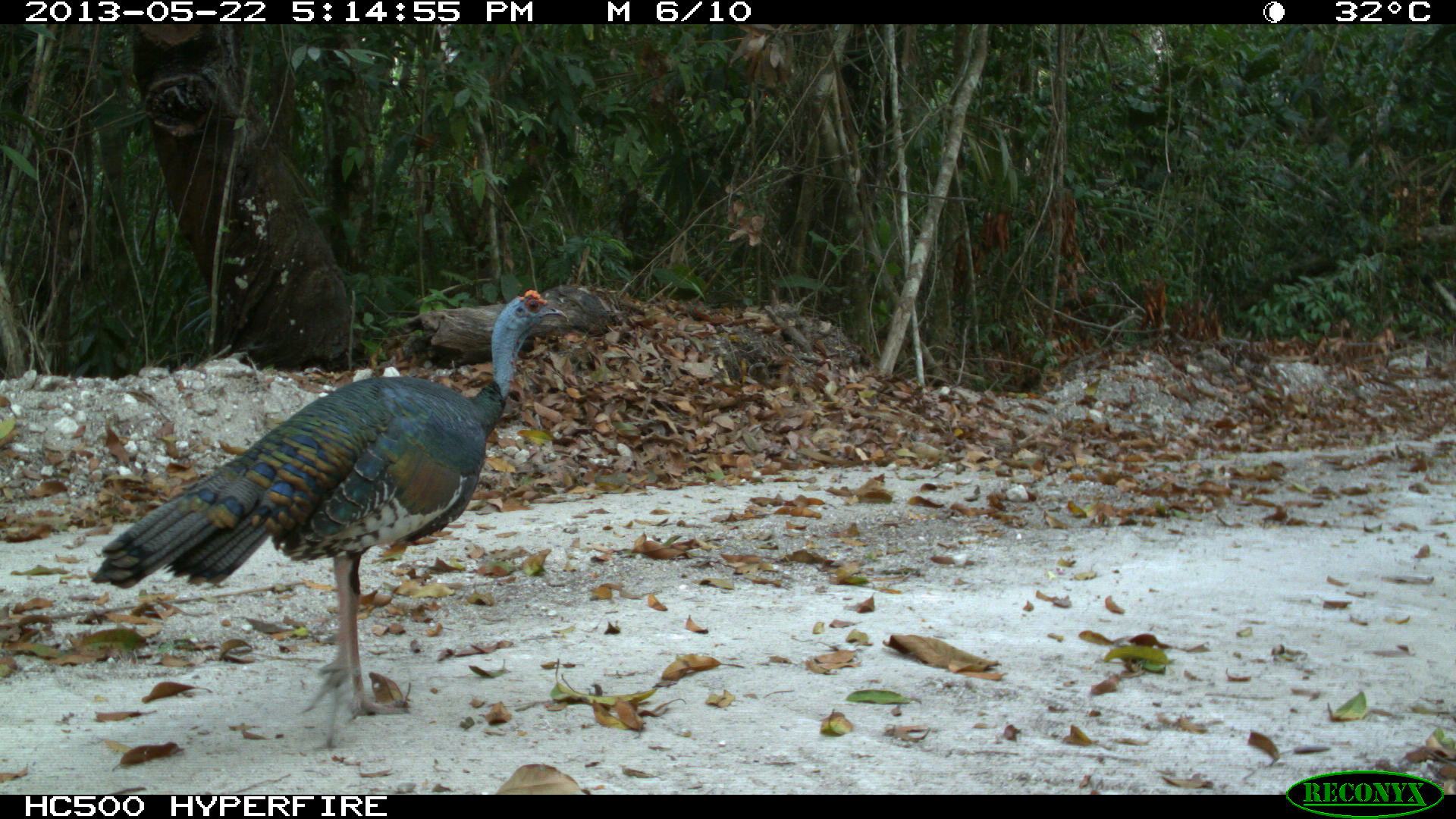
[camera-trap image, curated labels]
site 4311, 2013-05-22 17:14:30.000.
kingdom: Animalia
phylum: Chordata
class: Aves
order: Galliformes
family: Phasianidae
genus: Meleagris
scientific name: Meleagris ocellata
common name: ocellated turkey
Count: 1.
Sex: male.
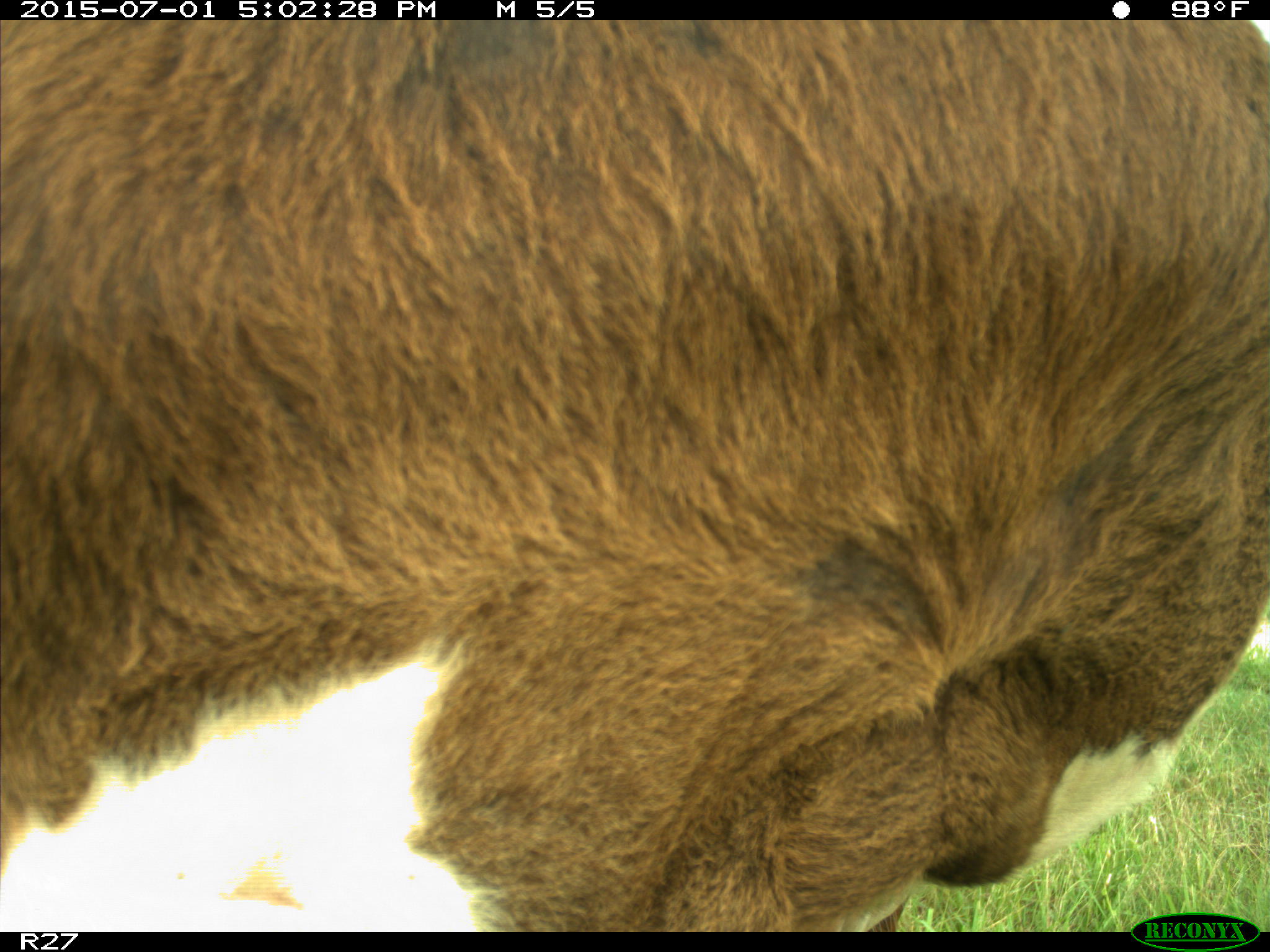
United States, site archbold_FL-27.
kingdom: Animalia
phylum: Chordata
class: Mammalia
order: Artiodactyla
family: Bovidae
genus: Bos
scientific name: Bos taurus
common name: domestic cow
Bos taurus (domestic cow).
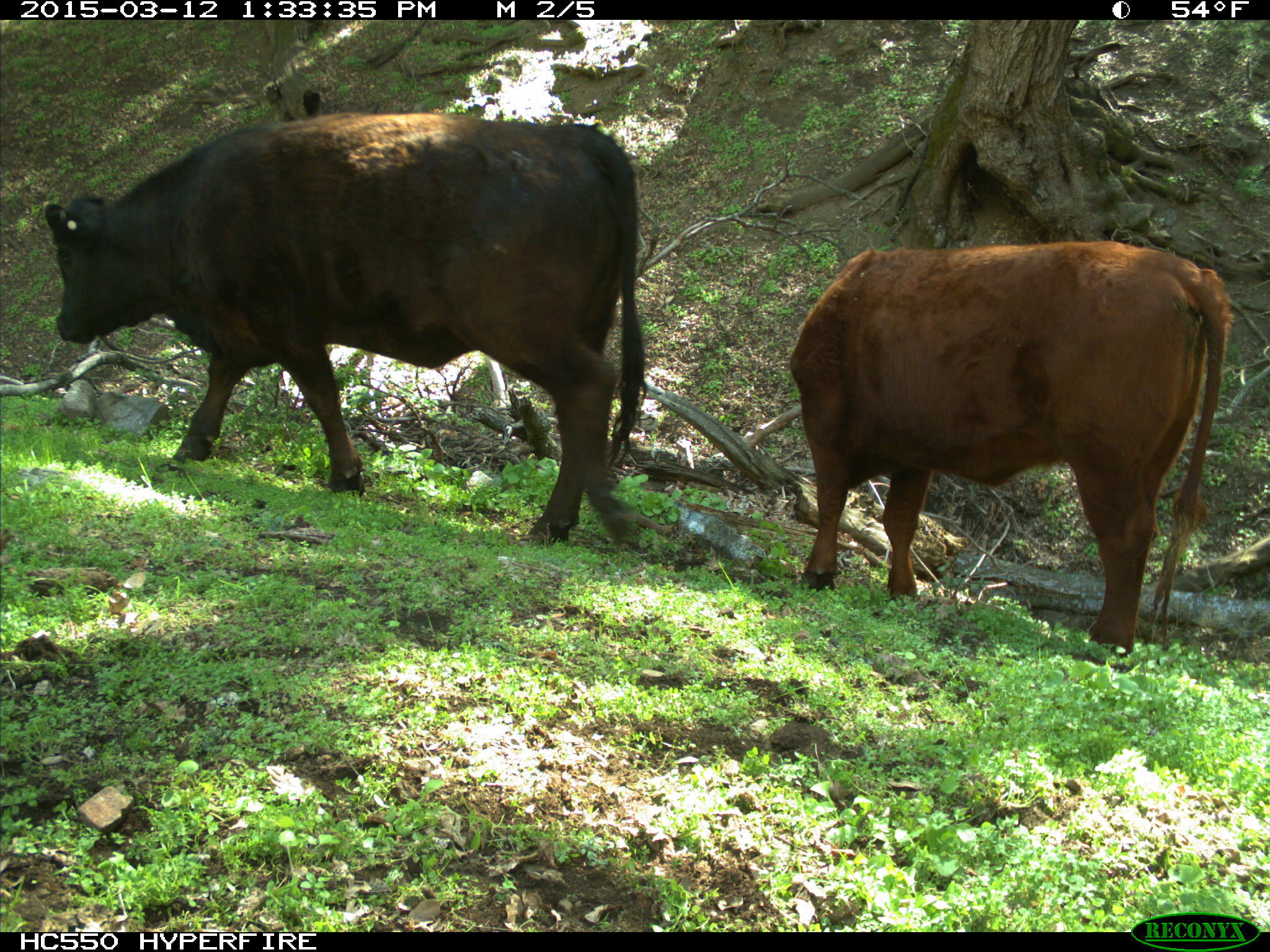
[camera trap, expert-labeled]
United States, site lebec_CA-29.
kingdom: Animalia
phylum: Chordata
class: Mammalia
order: Artiodactyla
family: Bovidae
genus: Bos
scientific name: Bos taurus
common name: domestic cow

Assigned task: Leave out any pictures, please, and quote only the lines from the top of the data through the line that contains "common name: ocellated turkey".

Output:
[camera-trap image, curated labels]
site 4311, 2013-05-22 17:14:30.000.
kingdom: Animalia
phylum: Chordata
class: Aves
order: Galliformes
family: Phasianidae
genus: Meleagris
scientific name: Meleagris ocellata
common name: ocellated turkey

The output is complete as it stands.